Amazon SageMaker, knows its onions
Amazon Web Services, Inc. (AWS) used AWS re:Invent 2024 to announce its next generation of Amazon SageMaker.
Amazon SageMaker AI is a fully managed machine learning (ML) service for data scientists and developers to build, train and deploy ML models into a production-ready hosted environment. It provides a UI experience for running ML workflows that makes SageMaker AI ML tools available across multiple integrated development environments (IDEs).
The updates aim to unify the capabilities that users need for SQL analytics, petabyte-scale big data processing, data exploration and integration, model development and training and generative artificial intelligence (AI) into one platform.
The new SageMaker Unified Studio is designed to help find and access data from across an organisation and bring together purpose-built AWS analytics, ML and AI capabilities for all types of common data use cases, assisted by Amazon Q Developer along the way.
SageMaker Catalog and built-in governance capabilities are said to allow the right users to access the right data, models and development artefacts for the right purpose.
SageMaker Lakehouse
The new SageMaker Lakehouse unifies data across data lakes, data warehouses, operational databases and enterprise applications. AWS says that this makes it easy to access and work with data from within SageMaker Unified Studio and using familiar AI and ML tools or query engines compatible with Apache Iceberg.
New zero-ETL integrations leading Software-as-a-Service (SaaS) applications enable users to access data from third-party SaaS applications in SageMaker Lakehouse and Amazon Redshift for analytics or ML without complex data pipelines.
“We are seeing a convergence of analytics and AI, with customers using data in increasingly interconnected ways – from historical analytics to ML model training and generative AI applications,” said Swami Sivasubramanian, vice president of data and AI at AWS. “To support these workloads, many customers already use combinations of our purpose-built analytics and ML tools, such as Amazon SageMaker – the de facto standard for working with data and building ML models – Amazon EMR, Amazon Redshift, Amazon S3 data lakes and AWS Glue. The next generation of SageMaker brings together these capabilities – along with some new features – to give customers all the tools they need for data processing, SQL analytics, ML model development and training and generative AI, directly within SageMaker.”

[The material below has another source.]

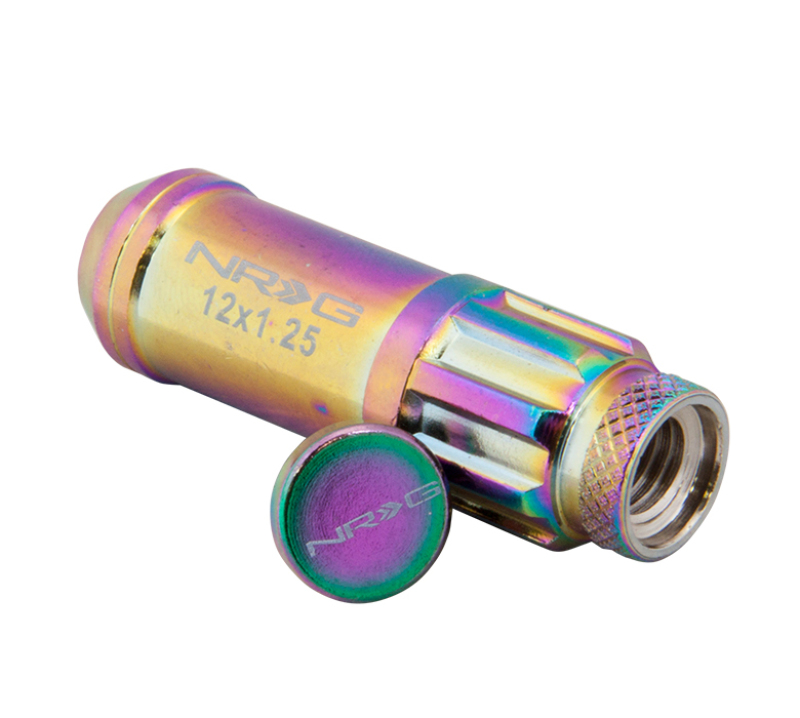 NRG 700 Series M12 X 1.5 Steel Lug Nut w/Dust Cap Cover Set 21 Pc w/Locks & Lock Socket - Neochrome - LN-LS700MC-21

The next generation of SageMaker includes a unified studio that gives customers a single data and AI development environment where users can find and access all of the data in their organisation, act on it using the best tool for the job across all types of common data use cases and collaborate within teams and across roles to scale their data and AI initiatives.
SageMaker Unified Studio brings together functionality and tools from the range of standalone “studios,” query editors and visual tools that users enjoy today in Amazon Bedrock, Amazon EMR, Amazon Redshift, AWS Glue and the existing SageMaker Studio.
This makes it easy for developers to access and use these capabilities to discover and prepare data, author queries or code, process data and build ML models.
Amazon Q Developer assists along the way to support development tasks such as data discovery, coding, SQL generation and data integration.
For example, a user could ask Amazon Q, “What data should I use to get a better idea of product sales?” or “Generate a SQL to calculate total revenue by product category.” Users can securely publish and share data, models, applications and other artifacts with members of their team or organization, accelerating the discoverability and usage of the data assets.
Amazon Bedrock
With the Amazon Bedrock integrated development environment (IDE) in SageMaker Unified Studio, users can build and deploy generative AI applications using Amazon Bedrock’s selection of foundation models and tools such as Agents, Guardrails, Knowledge Bases and Flows.
SageMaker Unified Studio comes with data discovery, sharing and governance capabilities built in, so analysts, data scientists and engineers can easily search and find the right data they need for their use case, while applying desired security controls and permissions, maintaining access control and securing their data.